HaE is a framework project in the field of network security (data security) . It adopts the Lego block-style modular design concept and cleverly incorporates artificial intelligence big model assist technology to achieve refined tagging of HTTP messages (including WebSocket). and extract.
By using custom regular expressions with multiple engines , HaE can accurately match and process HTTP requests and response messages (including WebSockets), effectively mark and extract information on matching successfully, thereby improving the field of network security (data security) vulnerabilities and data analysis efficiency .
As modern web applications adopt a development model of front-end separation, the captured HTTP request traffic also increases accordingly during daily vulnerability mining. If you want to fully evaluate a web application, it will spend a lot of time on useless messages. HaE is designed to solve this kind of situation . With HaE, you can effectively reduce testing time and focus more on valuable and meaningful messages, thereby improving vulnerability mining efficiency .

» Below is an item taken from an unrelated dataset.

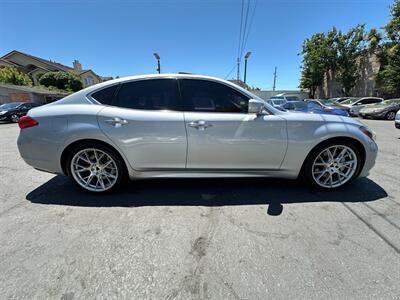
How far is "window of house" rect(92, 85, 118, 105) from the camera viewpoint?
272cm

GitHub project address: https://github.com/gh0stkey/HaE
GitCode project address: https://gitcode.com/gh0stkey/HaE
Honors received :
Notes :
Qwen-Long model (supports ultra-long text) and moonshot-v1-128k model (supports short text) on the Dark Side of the Moons. Please pay attention when configuring and using it. .Montoya API . Using the new version of HaE requires upgrading your BurpSuite version (>=2023.12.1).Update to upgrade the official HaE rule library, you need to use a proxy (BApp review takes into account security, CDN is not allowed).() . For example, if you want to match a Shiro application 's response message, the normal matching rule is rememberMe=delete , and in HaE rules, it needs to be (rememberMe=delete) . Plug-in loading: Extender - Extensions - Add - Select File - Next
The initial loading of HaE will load the offline rule library from the Jar package. If updated, it will pull https://raw.githubusercontent.com/gh0stkey/HaE/gh-pages/Rules.yml from the official rule library address, and the configuration file ( Config.yml ) and rule files ( Rules.yml ) will be placed in a fixed directory:
~/.config/HaE/%USERPROFILE%/.config/HaE/ In addition, you can also choose to store the configuration file in /.config/HaE/ in the sibling directory of HaE Jar包for easy offline portability .
HaE's current rules have 8 fields, and the detailed meaning is as follows:
| Fields | meaning |
|---|---|
| Name | Rule name, mainly used to briefly summarize the role of the current rule. |
| F-Regex | Rules are regular, mainly used to fill in regular expressions. To extract matching content in HaE, you need to wrap the regular expression with ( , ) . |
| S-Regex | The rules are regular, the functions and use are the same as F-Regex. S-Regex is a quadratic regularity, which can be used to perform quadratic matching extraction of the data results of F-Regex matching, and can be left blank if not required. |
| Format | Format output. In the regular expression of the NFA engine, we can get group formatted output through {0} , {1} , {2} ... By default, use {0} . |
| Scope | Rule scope, mainly used to indicate which part of the HTTP message the current rule acts on. Supports request and response lines, headers, bodies, and complete packets. |
| Engine | Regular engine, mainly used to represent the engine used by regular expressions that represent the current rules. DFA engine : You only need to scan every character in the text string once, which is fast and has few characteristics; NFA engine : You need to turn over and over and unmark characters, which is slow, but the characteristics (such as grouping, substitution, and segmentation) are rich. |
| Color | Rule matching colors are mainly used to indicate the highlight color of the tag required when the current rule matches the corresponding HTTP message. There is a color upgrade algorithm in HaE. When the same color appears, a color will be automatically upgraded upward for marking. |
| Sensitive | Rule sensitivity is mainly used to indicate whether the current rule is sensitive to upper and lower case letters. If it is sensitive ( True ) strictly matches according to the requirements of upper and lower case, and if it is insensitive ( False ) the other way around. |
多按钮experiences .屠龙者终成恶龙scene ..hae file to facilitate storing and sharing project data .| Interface name | Interface display |
|---|---|
| Rules (Rules Management) | ![]() |
| Config-Setting (Setting configuration management) | ![]() |
| Config-AI+ (AI+Configuration Management) | ![]() |
| Databoard (data collection) | ![]() |
| MarkInfo (data display) | ![]() |
If you think HaE is useful, you can reward the author and give the author the motivation to continue to update!


HaE is a link in 404Team Starlink Plan 2.0. If you have any questions about HaE or want to communicate with friends, you can refer to the Starlink Plan's grouping method.